This metric is self explanatory - X's in the proteome allow directly determining the completeness of the proteome. Nanoarchaeum equitans has 0 X's and gets 5 stars.
This metric gauges the popularity of the proteomes and hence may indicate the extensiveness of the research performed. Nanoarchaeum equitans was awarded over 3 stars. This suggests it's a reasonably well studied species.
This metric applies only to Eukaryotes. It shows the proportion of the Core Eukaryotic sequences (their homologs) that can be found in the assessed proteome. Nanoarchaeum equitans is not an Eukaroyte and hasn't been assessed with this metric.
Uniprot is aiming to serve as the database of all known protein sequences. Newly identified protein sequences are constantly submitted to Uniprot; if a high percentage of the sequences is not covered in the UniProt database this may suggest inaccuracy of the proteome. Over 97% of Nanoarchaeum equitans sequences can be found in Uniprot, which gives it over 4 stars.
The proportion of the proteome's sequences that were annotated with SCOP domains is the proportion of structured protein sequences found in the proteome vs disordered regions and gaps. Closely related species are likely to have a similar proportion between the two types of protein.
Nanoarchaeum equitans had only 56% of sequences annotated, which makes it a far outlier compared with other species in the local clade. It has been assigned 1 star, which strongly points to a problem with the quality of this proteome; the amount of disorder and gaps measured is highly improbable and this could mean that gene calls encompass too vast regions.

* Stored data entries:
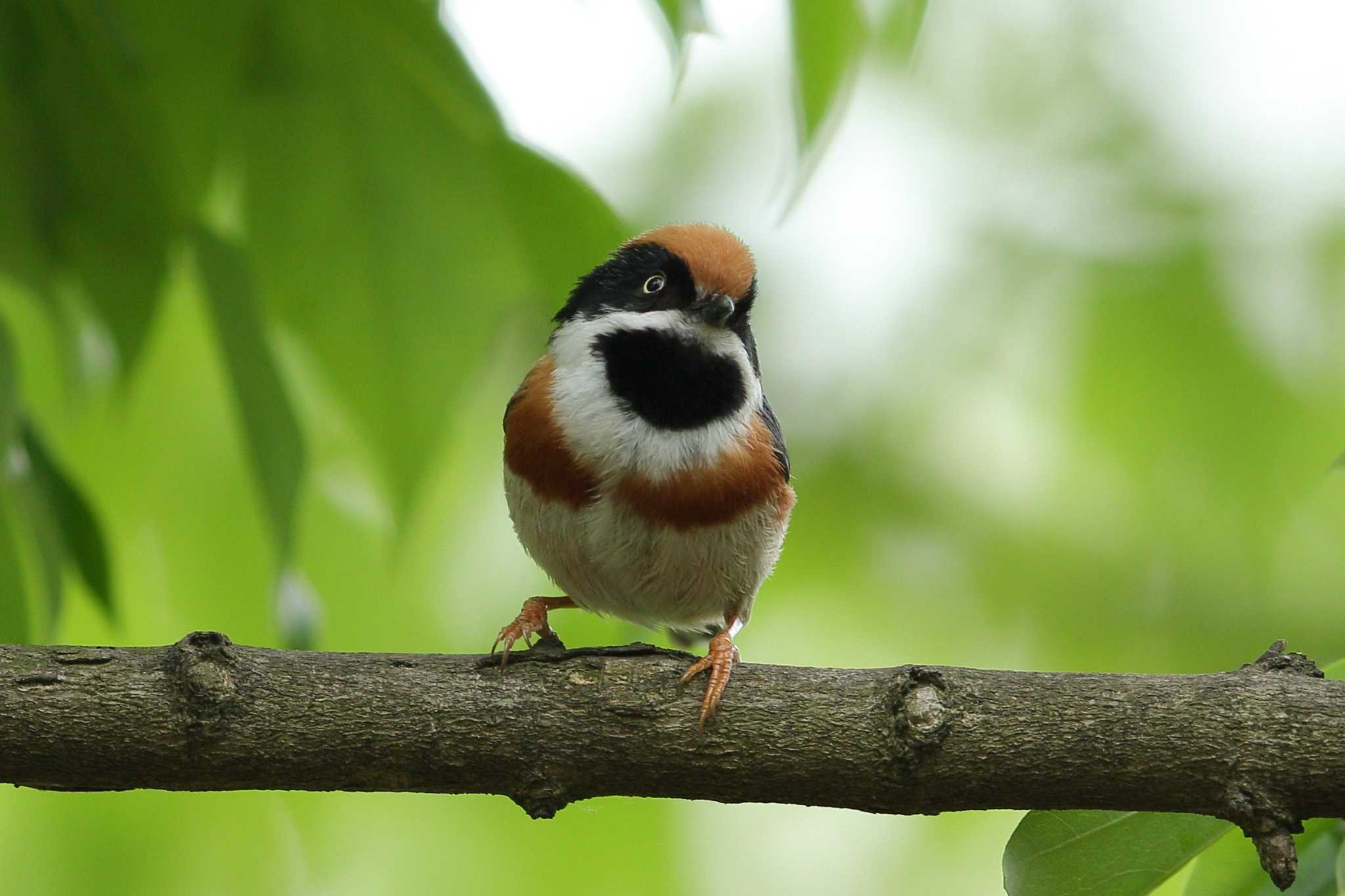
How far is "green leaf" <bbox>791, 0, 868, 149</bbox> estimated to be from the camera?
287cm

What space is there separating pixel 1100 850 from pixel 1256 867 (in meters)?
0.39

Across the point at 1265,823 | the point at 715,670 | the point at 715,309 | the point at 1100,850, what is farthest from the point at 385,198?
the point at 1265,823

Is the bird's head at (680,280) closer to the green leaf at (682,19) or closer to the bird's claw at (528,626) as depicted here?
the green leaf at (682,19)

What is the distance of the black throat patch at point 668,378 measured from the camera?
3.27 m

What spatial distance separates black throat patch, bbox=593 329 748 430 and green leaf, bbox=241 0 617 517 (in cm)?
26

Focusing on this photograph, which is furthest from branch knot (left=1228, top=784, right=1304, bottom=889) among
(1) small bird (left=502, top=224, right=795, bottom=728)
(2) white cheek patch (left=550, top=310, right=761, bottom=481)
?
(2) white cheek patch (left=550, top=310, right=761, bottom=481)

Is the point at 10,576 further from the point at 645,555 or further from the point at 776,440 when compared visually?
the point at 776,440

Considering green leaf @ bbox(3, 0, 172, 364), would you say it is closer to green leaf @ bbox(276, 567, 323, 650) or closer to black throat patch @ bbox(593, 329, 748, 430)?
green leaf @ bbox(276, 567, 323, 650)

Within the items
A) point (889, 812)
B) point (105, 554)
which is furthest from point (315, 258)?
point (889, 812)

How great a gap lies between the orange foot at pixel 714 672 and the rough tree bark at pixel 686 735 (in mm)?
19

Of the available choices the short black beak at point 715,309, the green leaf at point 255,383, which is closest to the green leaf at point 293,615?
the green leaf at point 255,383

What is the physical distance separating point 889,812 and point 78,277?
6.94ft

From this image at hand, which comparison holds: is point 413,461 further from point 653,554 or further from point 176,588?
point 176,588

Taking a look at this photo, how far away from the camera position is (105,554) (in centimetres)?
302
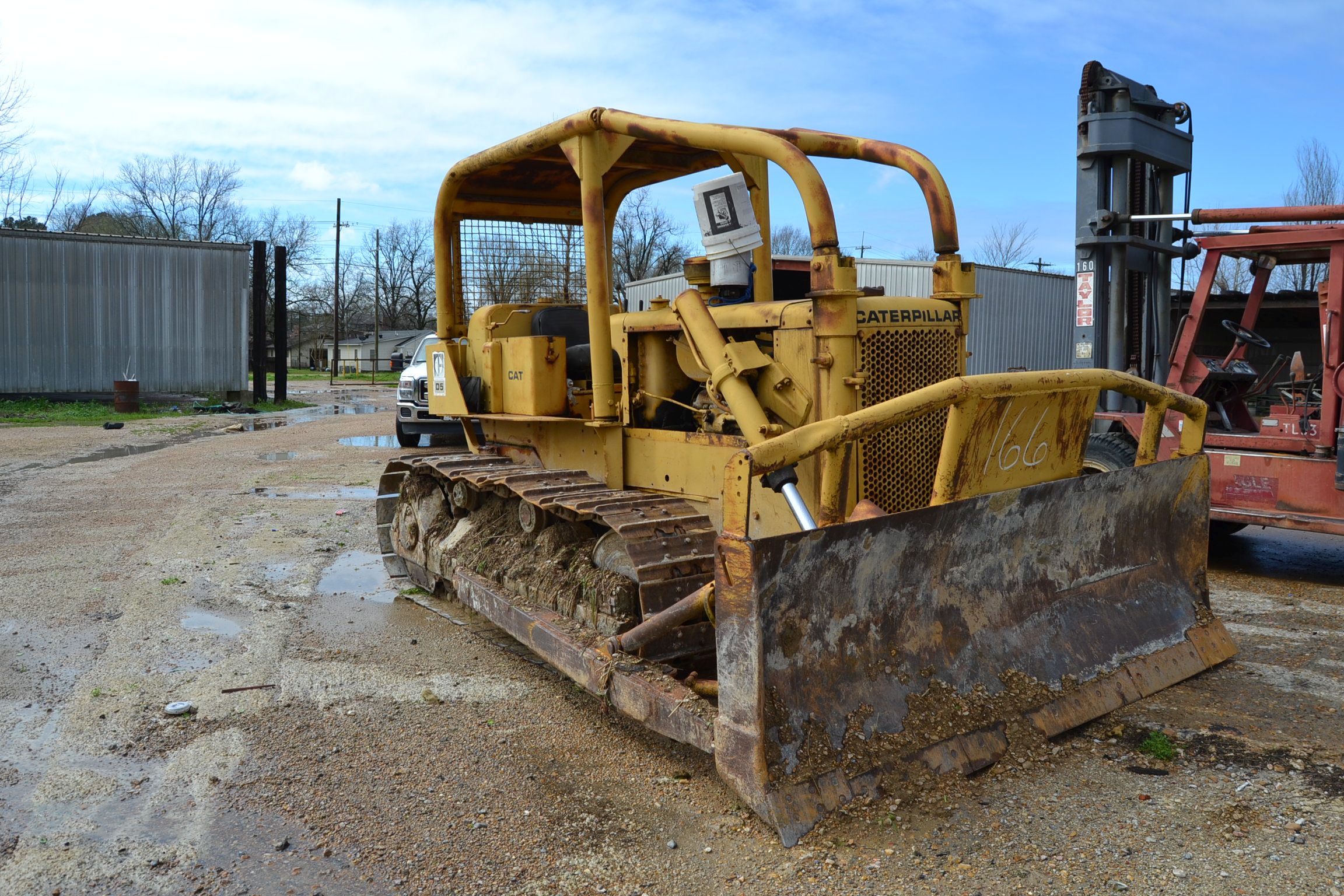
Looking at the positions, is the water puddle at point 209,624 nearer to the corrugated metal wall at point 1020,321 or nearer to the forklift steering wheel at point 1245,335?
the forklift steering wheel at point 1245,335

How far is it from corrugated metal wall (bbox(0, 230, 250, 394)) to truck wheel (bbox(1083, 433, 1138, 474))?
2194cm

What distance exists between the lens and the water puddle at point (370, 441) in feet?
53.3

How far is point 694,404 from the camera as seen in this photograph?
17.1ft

* What to do:
a. According to the proteome quality text, what percentage of Nanoarchaeum equitans sequences were annotated with SCOP domains?
b. List every star rating that the proteome quality text reports for Nanoarchaeum equitans.
c. Extract the stretch of the proteome quality text from "This metric applies" through "types of protein.".
None of the work here requires the entries.

* Results:
a. 56%

b.
5 stars
Over 3 stars
Over 4 stars
1 star

c.
This metric applies only to Eukaryotes. It shows the proportion of the Core Eukaryotic sequences (their homologs) that can be found in the assessed proteome. Nanoarchaeum equitans is not an Eukaroyte and hasn't been assessed with this metric.
Uniprot is aiming to serve as the database of all known protein sequences. Newly identified protein sequences are constantly submitted to Uniprot; if a high percentage of the sequences is not covered in the UniProt database this may suggest inaccuracy of the proteome. Over 97% of Nanoarchaeum equitans sequences can be found in Uniprot, which gives it over 4 stars.
The proportion of the proteome's sequences that were annotated with SCOP domains is the proportion of structured protein sequences found in the proteome vs disordered regions and gaps. Closely related species are likely to have a similar proportion between the two types of protein.